═════ STORED RECORDS ═════

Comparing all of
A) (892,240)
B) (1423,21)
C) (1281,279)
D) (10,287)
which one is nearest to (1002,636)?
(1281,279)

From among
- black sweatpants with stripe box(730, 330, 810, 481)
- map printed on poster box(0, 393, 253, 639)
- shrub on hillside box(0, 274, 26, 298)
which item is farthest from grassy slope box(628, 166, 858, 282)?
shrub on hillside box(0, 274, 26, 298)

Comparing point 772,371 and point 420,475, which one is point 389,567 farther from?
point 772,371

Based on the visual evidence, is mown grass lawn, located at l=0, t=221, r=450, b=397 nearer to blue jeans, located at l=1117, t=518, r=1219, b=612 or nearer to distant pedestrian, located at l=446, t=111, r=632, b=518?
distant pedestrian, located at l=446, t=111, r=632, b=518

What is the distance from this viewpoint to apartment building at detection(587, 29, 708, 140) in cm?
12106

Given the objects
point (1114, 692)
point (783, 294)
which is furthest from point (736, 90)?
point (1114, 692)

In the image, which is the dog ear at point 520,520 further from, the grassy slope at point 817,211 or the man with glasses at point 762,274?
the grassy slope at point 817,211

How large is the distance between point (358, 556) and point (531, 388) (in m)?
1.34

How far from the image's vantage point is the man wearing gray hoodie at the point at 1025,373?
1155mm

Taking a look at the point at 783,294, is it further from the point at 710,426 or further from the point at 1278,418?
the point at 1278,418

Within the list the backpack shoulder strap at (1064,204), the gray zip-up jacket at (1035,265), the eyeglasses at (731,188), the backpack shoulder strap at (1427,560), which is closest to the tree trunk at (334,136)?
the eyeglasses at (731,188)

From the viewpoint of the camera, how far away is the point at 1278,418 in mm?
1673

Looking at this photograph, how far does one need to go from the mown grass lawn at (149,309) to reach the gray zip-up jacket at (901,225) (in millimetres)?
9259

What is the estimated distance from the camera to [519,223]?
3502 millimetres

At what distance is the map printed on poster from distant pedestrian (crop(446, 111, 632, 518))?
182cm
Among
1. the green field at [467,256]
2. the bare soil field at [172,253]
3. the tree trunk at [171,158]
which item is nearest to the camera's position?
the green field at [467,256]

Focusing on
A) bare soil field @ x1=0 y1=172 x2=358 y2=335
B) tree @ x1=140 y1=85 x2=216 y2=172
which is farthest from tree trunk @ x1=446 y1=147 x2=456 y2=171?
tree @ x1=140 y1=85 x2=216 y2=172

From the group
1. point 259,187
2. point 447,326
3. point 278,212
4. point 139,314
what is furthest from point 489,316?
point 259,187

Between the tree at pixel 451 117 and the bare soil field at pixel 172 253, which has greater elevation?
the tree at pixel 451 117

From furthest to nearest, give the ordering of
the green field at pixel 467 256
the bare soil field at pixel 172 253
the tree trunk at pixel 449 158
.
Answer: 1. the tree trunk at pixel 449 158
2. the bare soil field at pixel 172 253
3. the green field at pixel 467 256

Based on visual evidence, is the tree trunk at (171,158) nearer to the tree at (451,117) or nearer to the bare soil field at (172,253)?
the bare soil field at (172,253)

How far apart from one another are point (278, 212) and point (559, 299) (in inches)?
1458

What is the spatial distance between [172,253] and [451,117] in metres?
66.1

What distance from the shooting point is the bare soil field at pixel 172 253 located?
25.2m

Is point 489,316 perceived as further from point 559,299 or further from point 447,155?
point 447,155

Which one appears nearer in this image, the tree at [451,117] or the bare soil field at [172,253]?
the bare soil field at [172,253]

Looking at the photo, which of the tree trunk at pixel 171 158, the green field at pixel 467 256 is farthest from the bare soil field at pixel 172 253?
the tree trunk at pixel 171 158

═════

WHAT NEEDS TO BE DONE: Your task is to write out the lines from the one with "What is the estimated" through the end of the records, exactly and with nothing added.

ANSWER TO THIS PROBLEM:
What is the estimated distance from the camera to [519,223]?
3502 millimetres

At what distance is the map printed on poster from distant pedestrian (crop(446, 111, 632, 518))?
182cm
Among
1. the green field at [467,256]
2. the bare soil field at [172,253]
3. the tree trunk at [171,158]
which item is nearest to the camera's position?
the green field at [467,256]

Focusing on
A) bare soil field @ x1=0 y1=172 x2=358 y2=335
B) tree @ x1=140 y1=85 x2=216 y2=172
which is farthest from tree trunk @ x1=446 y1=147 x2=456 y2=171?
tree @ x1=140 y1=85 x2=216 y2=172

From the group
1. point 259,187
2. point 447,326
3. point 278,212
4. point 139,314
what is furthest from point 489,316?
point 259,187

Between the tree at pixel 451 117 and the bare soil field at pixel 172 253, which has greater elevation?
the tree at pixel 451 117

From furthest to nearest, give the ordering of
the green field at pixel 467 256
the bare soil field at pixel 172 253
the tree trunk at pixel 449 158
.
Answer: 1. the tree trunk at pixel 449 158
2. the bare soil field at pixel 172 253
3. the green field at pixel 467 256

Based on visual evidence, is the tree trunk at (171,158) nearer to the tree at (451,117) or nearer to the bare soil field at (172,253)?
the bare soil field at (172,253)

How far apart from one another are point (278, 212) and point (559, 299) (in inches)?
1458

What is the spatial distance between [172,253] and [451,117] in metres?
66.1

What distance from the shooting point is the bare soil field at pixel 172 253 located?
25.2m

Is point 489,316 perceived as further from point 559,299 or further from point 447,155?
point 447,155

Which one appears nearer in this image, the tree at [451,117] or the bare soil field at [172,253]?
the bare soil field at [172,253]

Looking at the photo, which of the tree trunk at pixel 171 158, the green field at pixel 467 256 is farthest from the bare soil field at pixel 172 253?
the tree trunk at pixel 171 158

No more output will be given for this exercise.